Alors Jésus - et telle est sans doute une marque distinctive du christianisme - dit qu'un autre commandement est semblable à ce premier : il faut aimer son prochain, comme soi-même. Cette seconde injonction est la vérification de la première.
Dans ce qui est annoncé par Jésus, Dieu sera disqualifié, et toute action menée en son nom, si l'autre, le prochain, tout être humain dans sa différence, n'est pas entièrement respecté, honoré. Si tu prétends éliminer ton prochain au nom de Dieu, ce n'est pas Dieu que tu sers, c'est une idole grossière et qu'il faut très vite démolir. Déblaie, dégage…
Mais il y a plus : ton prochain, tu l'aimeras "comme toi-même" : s'il y a deux commandements, il y a donc trois amours. Et qui se vérifient l'un par l'autre, pour marcher en équilibre. Impossible de se mépriser soi-même si l'on prétend aimer les autres ou aimer Dieu : on ne ferait que se fuir. Impossible d'aimer Dieu sans aimer l'autre et sans s'aimer soi-même, ce ne serait que mensonge. Impossible de s'aimer soi-même sans aimer Dieu et les autres, ce ne serait que narcissisme.
Cette page d'Evangile parle d'elle-même : elle invite certes chacun à faire le point sur sa vie, mais aussi à évaluer les événements du monde à l'aune de ces deux commandements et de ces trois amours. Pensons au Pakistan : le Dieu invoqué par certains islamistes radicaux pour condamner à mort, malgré la relaxe promulguée par la justice de leur pays, la pauvre Asia Bibi, n'est pas Dieu, il n'est qu'une idole fabriquée à la ressemblance de leur grossière inhumanité, de leur malveillance et de leur bêtise. Il faut vomir ce Dieu-là…
Le Dieu quelquefois invoqué dans l'Eglise catholique pour couvrir les mensonges et les hypocrisies de l'Institution prompte à se protéger en protégeant des prédateurs, ce Dieu-là est une insulte à la morale. Il faut le vomir…
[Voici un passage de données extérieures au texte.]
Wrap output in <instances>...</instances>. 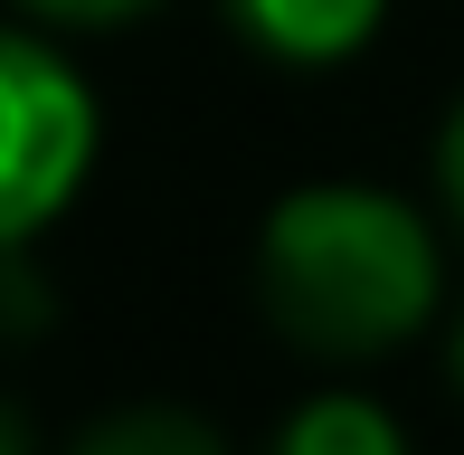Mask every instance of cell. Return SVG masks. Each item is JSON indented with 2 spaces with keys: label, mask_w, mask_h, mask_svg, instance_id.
I'll return each instance as SVG.
<instances>
[{
  "label": "cell",
  "mask_w": 464,
  "mask_h": 455,
  "mask_svg": "<svg viewBox=\"0 0 464 455\" xmlns=\"http://www.w3.org/2000/svg\"><path fill=\"white\" fill-rule=\"evenodd\" d=\"M256 285L285 342L361 361V351L408 342L436 314V237L408 199L323 180V190L276 199L266 247H256Z\"/></svg>",
  "instance_id": "cell-1"
},
{
  "label": "cell",
  "mask_w": 464,
  "mask_h": 455,
  "mask_svg": "<svg viewBox=\"0 0 464 455\" xmlns=\"http://www.w3.org/2000/svg\"><path fill=\"white\" fill-rule=\"evenodd\" d=\"M95 171V95L48 38L0 29V257L29 247Z\"/></svg>",
  "instance_id": "cell-2"
},
{
  "label": "cell",
  "mask_w": 464,
  "mask_h": 455,
  "mask_svg": "<svg viewBox=\"0 0 464 455\" xmlns=\"http://www.w3.org/2000/svg\"><path fill=\"white\" fill-rule=\"evenodd\" d=\"M379 10H389V0H227V19H237L256 48L304 57V67H323V57H351V48L379 29Z\"/></svg>",
  "instance_id": "cell-3"
},
{
  "label": "cell",
  "mask_w": 464,
  "mask_h": 455,
  "mask_svg": "<svg viewBox=\"0 0 464 455\" xmlns=\"http://www.w3.org/2000/svg\"><path fill=\"white\" fill-rule=\"evenodd\" d=\"M276 455H408V437H398V418L370 408V399H313V408L285 418Z\"/></svg>",
  "instance_id": "cell-4"
},
{
  "label": "cell",
  "mask_w": 464,
  "mask_h": 455,
  "mask_svg": "<svg viewBox=\"0 0 464 455\" xmlns=\"http://www.w3.org/2000/svg\"><path fill=\"white\" fill-rule=\"evenodd\" d=\"M76 455H227L189 408H114L104 427L76 437Z\"/></svg>",
  "instance_id": "cell-5"
},
{
  "label": "cell",
  "mask_w": 464,
  "mask_h": 455,
  "mask_svg": "<svg viewBox=\"0 0 464 455\" xmlns=\"http://www.w3.org/2000/svg\"><path fill=\"white\" fill-rule=\"evenodd\" d=\"M29 10L76 19V29H104V19H133V10H152V0H29Z\"/></svg>",
  "instance_id": "cell-6"
},
{
  "label": "cell",
  "mask_w": 464,
  "mask_h": 455,
  "mask_svg": "<svg viewBox=\"0 0 464 455\" xmlns=\"http://www.w3.org/2000/svg\"><path fill=\"white\" fill-rule=\"evenodd\" d=\"M436 180H446V199H455V218H464V105L446 114V142H436Z\"/></svg>",
  "instance_id": "cell-7"
},
{
  "label": "cell",
  "mask_w": 464,
  "mask_h": 455,
  "mask_svg": "<svg viewBox=\"0 0 464 455\" xmlns=\"http://www.w3.org/2000/svg\"><path fill=\"white\" fill-rule=\"evenodd\" d=\"M0 455H29V427H19V408L0 399Z\"/></svg>",
  "instance_id": "cell-8"
},
{
  "label": "cell",
  "mask_w": 464,
  "mask_h": 455,
  "mask_svg": "<svg viewBox=\"0 0 464 455\" xmlns=\"http://www.w3.org/2000/svg\"><path fill=\"white\" fill-rule=\"evenodd\" d=\"M446 370H455V389H464V323H455V342H446Z\"/></svg>",
  "instance_id": "cell-9"
}]
</instances>
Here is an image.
Le Dieu évoqué souvent pour "sauvegarder les valeurs de la civilisation occidentale"  en refoulant les réfugiés, chez nous ou aux Etats-Unis, ce Dieu-là n'a rien à voir avec le Dieu chrétien. Il est une idole, à vomir…
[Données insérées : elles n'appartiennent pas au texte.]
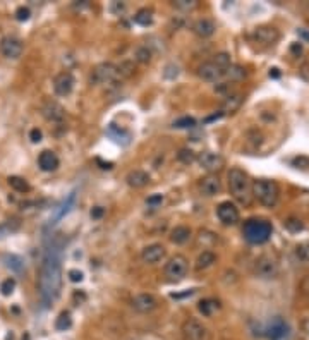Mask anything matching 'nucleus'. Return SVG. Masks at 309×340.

Le Dieu brandi à bout de Bible ou de Coran pour agrandir des territoires et refouler des populations, en Palestine ou au Yemen, et cela avec des armes fabriquées chez nous pour alimenter nos caisses (autre et vaste débat!), ce Dieu qui justifierait des massacres et des famines, des guerres et des exterminations : à vomir, lui encore, cassons-le comme il faut casser toutes les idoles.
Mais aussi le Dieu évoqué dans le secret des confessionnaux pour raboter les aspirations humaines, pour castrer les désirs, pour humilier sous prétexte d'entretenir l'humilité, ce Dieu-là n'est qu'un polichinelle : aux oubliettes, vidons-le!
Car, depuis Jésus, l'homme et son respect, sa dignité et ses droits, oui, l'homme, l'être humain : voilà la mesure de Dieu.